**Task set**
- 1) In the abstract on physical activity timing and glycemic control, explain in one to three sentences how participants were placed into a bMVPA timing group.
- 2) Revise the abstract on physical activity timing and glycemic control starting at "Diabetes Care" and ending at "type 2 diabetes.", replacing "glycemic control" with "blood glucose control".
- 3) List every time period of the day that the abstract on physical activity timing and glycemic control uses to define bMVPA timing.

**Supplied passage**
Faculty, Staff and Student Publications

Publication Date

7-1-2023

Journal

Diabetes Care

Abstract

OBJECTIVE: We aimed to determine the association of the time-of-day of bout-related moderate-to-vigorous physical activity (bMVPA) with changes in glycemic control across 4 years in adults with overweight/obesity and type 2 diabetes.

RESEARCH DESIGN AND METHODS: Among 2,416 participants (57% women; mean age, 59 years) with 7-day waist-worn accelerometry recording at year 1 or 4, we assigned bMVPA timing groups based on the participants' temporal distribution of bMVPA at year 1 and recategorized them at year 4. The time-varying exposure of bMVPA (≥10-min bout) timing was defined as ≥50% of bMVPA occurring during the same time period (morning, midday, afternoon, or evening),

RESULTS: HbA1c reduction at year 1 varied among bMVPA timing groups (P = 0.02), independent of weekly bMVPA volume and intensity. The afternoon group had the greatest HbA1c reduction versus inactive (-0.22% [95%CI -0.39%, -0.06%]), the magnitude of which was 30-50% larger than the other groups. The odds of discontinuation versus maintaining or initiating glucose-lowering medications at year 1 differed by bMVPA timing (P = 0.04). The afternoon group had the highest odds (odds ratio 2.13 [95% CI 1.29, 3.52]). For all the year-4 bMVPA timing groups, there were no significant changes in HbA1c between year 1 and 4.

**Data to examine**
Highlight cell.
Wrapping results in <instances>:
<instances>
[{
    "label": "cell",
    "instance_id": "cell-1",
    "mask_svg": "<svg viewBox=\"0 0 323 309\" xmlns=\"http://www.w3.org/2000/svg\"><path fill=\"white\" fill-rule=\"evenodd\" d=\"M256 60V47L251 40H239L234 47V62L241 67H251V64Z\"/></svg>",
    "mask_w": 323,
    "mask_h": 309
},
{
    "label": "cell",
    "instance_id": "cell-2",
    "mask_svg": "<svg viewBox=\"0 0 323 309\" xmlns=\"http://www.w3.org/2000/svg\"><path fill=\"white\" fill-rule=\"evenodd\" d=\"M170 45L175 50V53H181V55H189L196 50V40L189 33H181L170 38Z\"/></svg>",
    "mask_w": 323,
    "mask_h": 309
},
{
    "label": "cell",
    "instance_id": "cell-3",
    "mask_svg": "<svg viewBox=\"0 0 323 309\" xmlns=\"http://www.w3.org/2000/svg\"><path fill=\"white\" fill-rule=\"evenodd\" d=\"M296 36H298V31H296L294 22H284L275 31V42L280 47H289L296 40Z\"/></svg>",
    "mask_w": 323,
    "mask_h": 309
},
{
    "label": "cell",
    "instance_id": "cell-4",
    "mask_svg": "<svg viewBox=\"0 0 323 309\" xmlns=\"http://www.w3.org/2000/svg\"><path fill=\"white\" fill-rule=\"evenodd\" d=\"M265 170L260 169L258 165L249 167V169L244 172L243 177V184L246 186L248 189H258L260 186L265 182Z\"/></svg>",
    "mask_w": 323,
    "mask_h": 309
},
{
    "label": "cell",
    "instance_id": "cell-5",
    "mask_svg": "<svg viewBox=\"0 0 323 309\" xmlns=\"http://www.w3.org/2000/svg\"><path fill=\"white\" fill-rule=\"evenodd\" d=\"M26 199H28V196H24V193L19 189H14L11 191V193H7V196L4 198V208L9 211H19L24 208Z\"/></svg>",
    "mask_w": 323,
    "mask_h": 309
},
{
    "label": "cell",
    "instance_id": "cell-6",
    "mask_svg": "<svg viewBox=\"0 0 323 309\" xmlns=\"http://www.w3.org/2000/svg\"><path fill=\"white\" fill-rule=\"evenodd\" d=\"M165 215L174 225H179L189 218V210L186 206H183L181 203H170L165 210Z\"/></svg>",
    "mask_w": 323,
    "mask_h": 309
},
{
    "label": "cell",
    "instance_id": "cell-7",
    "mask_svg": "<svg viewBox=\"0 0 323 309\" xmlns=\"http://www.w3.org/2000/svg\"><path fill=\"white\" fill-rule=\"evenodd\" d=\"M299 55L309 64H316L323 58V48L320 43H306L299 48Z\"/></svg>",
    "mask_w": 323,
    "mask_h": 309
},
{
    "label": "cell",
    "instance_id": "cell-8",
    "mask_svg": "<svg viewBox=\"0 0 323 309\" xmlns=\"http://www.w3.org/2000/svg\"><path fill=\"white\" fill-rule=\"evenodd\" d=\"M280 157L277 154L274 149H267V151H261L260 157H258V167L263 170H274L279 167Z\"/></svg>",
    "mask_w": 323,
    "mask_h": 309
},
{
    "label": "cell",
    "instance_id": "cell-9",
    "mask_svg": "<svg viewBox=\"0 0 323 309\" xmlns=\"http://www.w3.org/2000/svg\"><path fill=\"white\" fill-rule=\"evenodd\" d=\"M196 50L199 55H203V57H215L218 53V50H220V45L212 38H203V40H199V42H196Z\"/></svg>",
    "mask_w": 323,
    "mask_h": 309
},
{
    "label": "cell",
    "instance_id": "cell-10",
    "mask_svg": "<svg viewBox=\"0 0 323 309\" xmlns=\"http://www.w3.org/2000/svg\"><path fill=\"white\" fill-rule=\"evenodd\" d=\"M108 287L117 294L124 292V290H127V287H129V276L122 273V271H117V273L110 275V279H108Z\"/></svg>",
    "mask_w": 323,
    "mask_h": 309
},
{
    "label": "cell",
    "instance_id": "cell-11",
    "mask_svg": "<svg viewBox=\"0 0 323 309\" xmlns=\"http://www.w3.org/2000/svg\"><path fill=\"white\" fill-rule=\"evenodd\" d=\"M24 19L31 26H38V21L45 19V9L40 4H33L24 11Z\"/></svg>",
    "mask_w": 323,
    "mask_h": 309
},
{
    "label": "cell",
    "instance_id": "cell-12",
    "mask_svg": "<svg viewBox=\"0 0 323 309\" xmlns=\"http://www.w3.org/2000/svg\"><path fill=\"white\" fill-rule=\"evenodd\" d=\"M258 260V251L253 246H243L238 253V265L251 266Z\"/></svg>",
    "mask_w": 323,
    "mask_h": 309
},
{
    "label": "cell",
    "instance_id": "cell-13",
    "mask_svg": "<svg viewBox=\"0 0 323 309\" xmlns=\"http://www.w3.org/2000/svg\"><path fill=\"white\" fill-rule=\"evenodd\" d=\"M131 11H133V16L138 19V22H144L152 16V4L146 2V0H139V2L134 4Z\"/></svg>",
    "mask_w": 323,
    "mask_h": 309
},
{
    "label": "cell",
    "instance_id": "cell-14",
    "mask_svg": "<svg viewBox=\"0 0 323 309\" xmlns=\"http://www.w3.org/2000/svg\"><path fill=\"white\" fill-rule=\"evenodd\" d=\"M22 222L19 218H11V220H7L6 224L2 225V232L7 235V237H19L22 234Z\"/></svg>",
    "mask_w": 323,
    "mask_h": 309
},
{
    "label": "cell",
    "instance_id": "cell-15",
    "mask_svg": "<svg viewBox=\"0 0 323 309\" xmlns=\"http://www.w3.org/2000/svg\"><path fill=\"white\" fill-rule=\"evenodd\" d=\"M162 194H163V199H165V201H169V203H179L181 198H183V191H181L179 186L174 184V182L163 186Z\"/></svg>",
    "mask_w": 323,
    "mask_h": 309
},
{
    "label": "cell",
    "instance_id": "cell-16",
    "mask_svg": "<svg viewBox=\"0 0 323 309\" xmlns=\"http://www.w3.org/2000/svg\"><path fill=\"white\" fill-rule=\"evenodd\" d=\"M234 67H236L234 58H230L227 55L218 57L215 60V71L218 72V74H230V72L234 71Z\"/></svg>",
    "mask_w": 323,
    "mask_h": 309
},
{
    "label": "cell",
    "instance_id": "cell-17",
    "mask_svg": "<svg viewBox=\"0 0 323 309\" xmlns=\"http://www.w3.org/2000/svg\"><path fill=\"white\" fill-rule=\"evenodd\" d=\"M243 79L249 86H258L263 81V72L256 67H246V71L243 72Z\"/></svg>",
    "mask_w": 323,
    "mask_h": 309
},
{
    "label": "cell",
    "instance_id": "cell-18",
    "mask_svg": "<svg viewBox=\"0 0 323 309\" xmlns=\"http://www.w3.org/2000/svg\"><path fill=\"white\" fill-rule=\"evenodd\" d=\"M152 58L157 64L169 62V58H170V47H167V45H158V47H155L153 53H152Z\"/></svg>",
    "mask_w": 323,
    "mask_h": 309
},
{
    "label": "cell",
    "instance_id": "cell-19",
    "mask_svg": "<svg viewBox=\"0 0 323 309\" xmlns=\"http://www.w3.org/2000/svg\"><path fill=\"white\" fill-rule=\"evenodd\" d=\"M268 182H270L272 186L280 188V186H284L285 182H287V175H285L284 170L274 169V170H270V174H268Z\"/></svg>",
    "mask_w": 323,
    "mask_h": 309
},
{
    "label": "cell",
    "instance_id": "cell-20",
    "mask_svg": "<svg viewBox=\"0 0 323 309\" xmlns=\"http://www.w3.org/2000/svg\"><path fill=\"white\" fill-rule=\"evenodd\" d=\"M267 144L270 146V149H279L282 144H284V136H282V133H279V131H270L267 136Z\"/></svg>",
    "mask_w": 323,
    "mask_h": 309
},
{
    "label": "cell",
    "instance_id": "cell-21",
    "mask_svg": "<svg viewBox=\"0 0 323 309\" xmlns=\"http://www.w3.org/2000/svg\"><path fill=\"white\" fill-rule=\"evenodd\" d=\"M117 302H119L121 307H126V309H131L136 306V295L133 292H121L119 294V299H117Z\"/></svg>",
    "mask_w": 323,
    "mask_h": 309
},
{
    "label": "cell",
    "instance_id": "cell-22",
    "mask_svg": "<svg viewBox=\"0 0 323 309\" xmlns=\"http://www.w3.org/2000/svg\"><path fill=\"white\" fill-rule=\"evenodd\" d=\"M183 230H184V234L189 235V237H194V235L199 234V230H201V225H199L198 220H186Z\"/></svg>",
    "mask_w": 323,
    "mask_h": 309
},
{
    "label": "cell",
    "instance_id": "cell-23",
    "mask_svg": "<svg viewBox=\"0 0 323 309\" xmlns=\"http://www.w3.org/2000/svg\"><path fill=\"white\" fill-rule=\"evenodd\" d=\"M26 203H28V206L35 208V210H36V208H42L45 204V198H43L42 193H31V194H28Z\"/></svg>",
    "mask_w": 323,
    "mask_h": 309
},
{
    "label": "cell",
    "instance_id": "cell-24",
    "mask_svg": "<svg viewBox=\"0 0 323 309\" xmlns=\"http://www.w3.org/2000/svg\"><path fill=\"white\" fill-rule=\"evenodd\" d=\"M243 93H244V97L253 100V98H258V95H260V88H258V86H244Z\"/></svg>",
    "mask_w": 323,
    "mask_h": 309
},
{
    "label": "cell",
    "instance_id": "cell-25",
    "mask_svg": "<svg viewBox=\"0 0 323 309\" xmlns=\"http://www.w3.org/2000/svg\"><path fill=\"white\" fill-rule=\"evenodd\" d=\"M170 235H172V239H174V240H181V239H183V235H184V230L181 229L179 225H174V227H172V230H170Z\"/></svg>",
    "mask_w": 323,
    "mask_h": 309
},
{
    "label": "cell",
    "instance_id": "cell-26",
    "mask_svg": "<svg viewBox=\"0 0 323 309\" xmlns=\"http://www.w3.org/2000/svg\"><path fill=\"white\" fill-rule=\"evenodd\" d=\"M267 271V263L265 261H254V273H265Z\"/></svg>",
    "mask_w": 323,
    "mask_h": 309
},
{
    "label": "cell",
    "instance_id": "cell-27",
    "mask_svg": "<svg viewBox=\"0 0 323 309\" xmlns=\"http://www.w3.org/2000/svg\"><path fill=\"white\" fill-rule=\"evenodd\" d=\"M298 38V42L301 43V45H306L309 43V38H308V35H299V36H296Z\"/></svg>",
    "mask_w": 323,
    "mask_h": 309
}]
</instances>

**Answers given**
- 1) Participants were assigned to timing groups according to how their bout-related moderate-to-vigorous physical activity was distributed over the day at year 1, and they were recategorized at year 4. A participant's timing was defined by whether at least 50% of bMVPA, counted in bouts of 10 minutes or more, fell within the same period: morning, midday, afternoon, or evening.

- 2)
Diabetes Care

Abstract

OBJECTIVE: We aimed to determine the association of the time-of-day of bout-related moderate-to-vigorous physical activity (bMVPA) with changes in blood glucose control across 4 years in adults with overweight/obesity and type 2 diabetes.

- 3) morning, midday, afternoon, evening